When you begin planning for your estate, a few main questions to carefully consider are:

  • What level of capacity does your child have, and what are their specific needs?
  • What government benefits and services do they currently receive, or are they likely to receive in the future?
  • What are the eligibility standards of those benefits and services?
  • What level of guidance and care will your child require after your death?
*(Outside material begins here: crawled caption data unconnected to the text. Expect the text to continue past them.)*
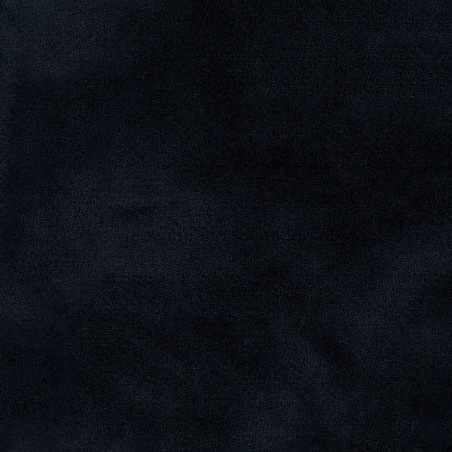 P17-MASF9200-J PATCH. AMERICANO WOOLIES FLANNEL - COLOR WASH -  (106) 110 CM. FRANELA ALGODON 100% NEGRO VENTA EN PZAS. DE 7 M.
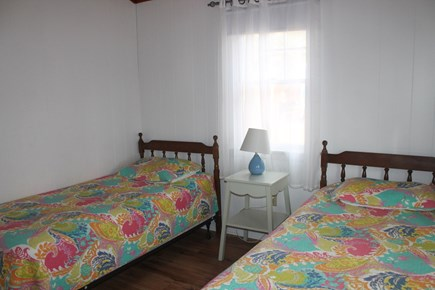Wellfleet Cape Cod vacation rental - Bedroom 2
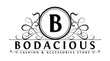 BODACIOUS | FASHION & ACCESSORIES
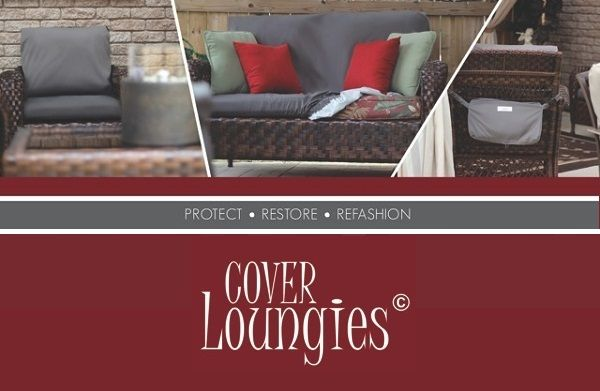 CoverLOUNGIES is a waterproof slipcover attached to a storage bag that hangs on the back of the furniture for compact and convenient storage. It is also water repellent, UV protected and machine washable. The fabric is lightweight, soft to the touch and has some stretch to accommodate different cushion thickness. Fits most standard size furniture cushions.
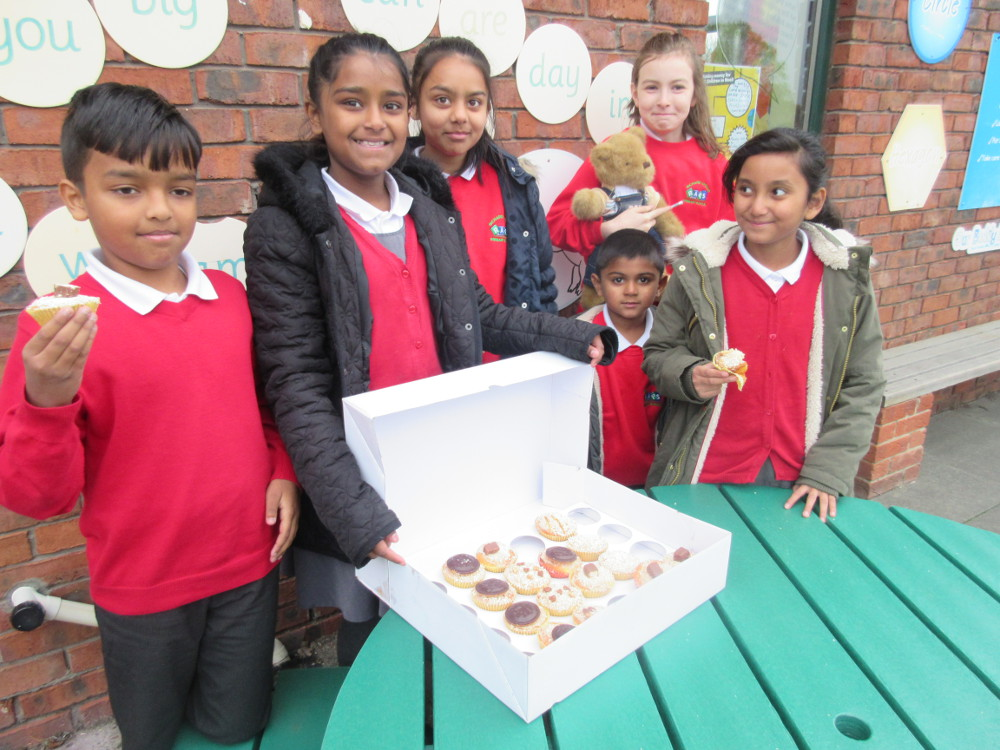 The children selling cakes for Children in Need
The answers to these questions will begin to illuminate which elements of estate planning are required to fit the specific needs of your child and your family. While every estate plan is unique, a few of the main planning tools used for children with disabilities include:

Guardianship

Selecting a guardian for your child is a crucial first step to creating an estate plan for your child. A guardian would be appointed in the parents will in the event that both parents died before the child turned 18, or if the child was over the age of 18 but did not have capacity to care for themselves. It is extremely important to have a guardian named for your children to make your wishes known.  Otherwise, the court will be the one to determine who would be the best guaridan – potentially resulting in your child being placed with someone you would not have wished to care for your child.

Special Needs Trust

A special needs trust can protect an individual with a disability through allowing them to hold their assets without going over the $2,000 allowed to qualify for SSI or Medicaid. The requirements of a special needs trust include that it is established for an individual who has a disability, and that the disability occurred before the creation of the trust. In addition, the trust must be created by a parent, grandparent, or guardian of the beneficiary and it must contain the assets of only the individual with a disability, who must be under 65 years old. Lastly, upon death, all assets remaining in the trust would be used to pay back the amount paid by medical assistance. This is an important tool as it would allow the individual access to greater financial resources and assets, without endangering their benefits.

Supplemental Needs Trust

A supplemental needs trust is a highly valuable tool in estate planning for a child with a disability. These trusts were specifically designed for beneficiaries with disabilities, and allow parents to transfer assets to their child without impacting his or her ability to collect public assistance. However, anyone (except the beneficiary of the trust) can contribute property to a supplemental needs trust. This is due to the fact that the assets would be owned by the trust, and not the child. A supplemental needs trust would allow parents the ability to assure that their child will have a quality of life they deserve, while also maintaining their public benefits. Of great importance is the fact that inheritances may be left to a Supplemental Needs Trusts.  Parents of a child with a disability who may receive public assistance are often concerned about providing for that child when they are no longer here to do so themselves.  By creating a Supplemental Needs Trust, they leave inheritances to financially support that child to the Supplemental Needs Trust without disrupting the public assistance that child may be receiving.

Parents strive to provide security and comfort for their children. Through creating an estate plan, countless parents can give just that to their children with special needs. Every child is an individual, and every child deserves an individualized plan for their care.

The material contained herein is for informational purposes only, and is not intended to create or constitute an attorney-client relationship between Schromen Law, LLC and the reader. The information contained herein is not offered as legal advice and should not be construed as legal advice.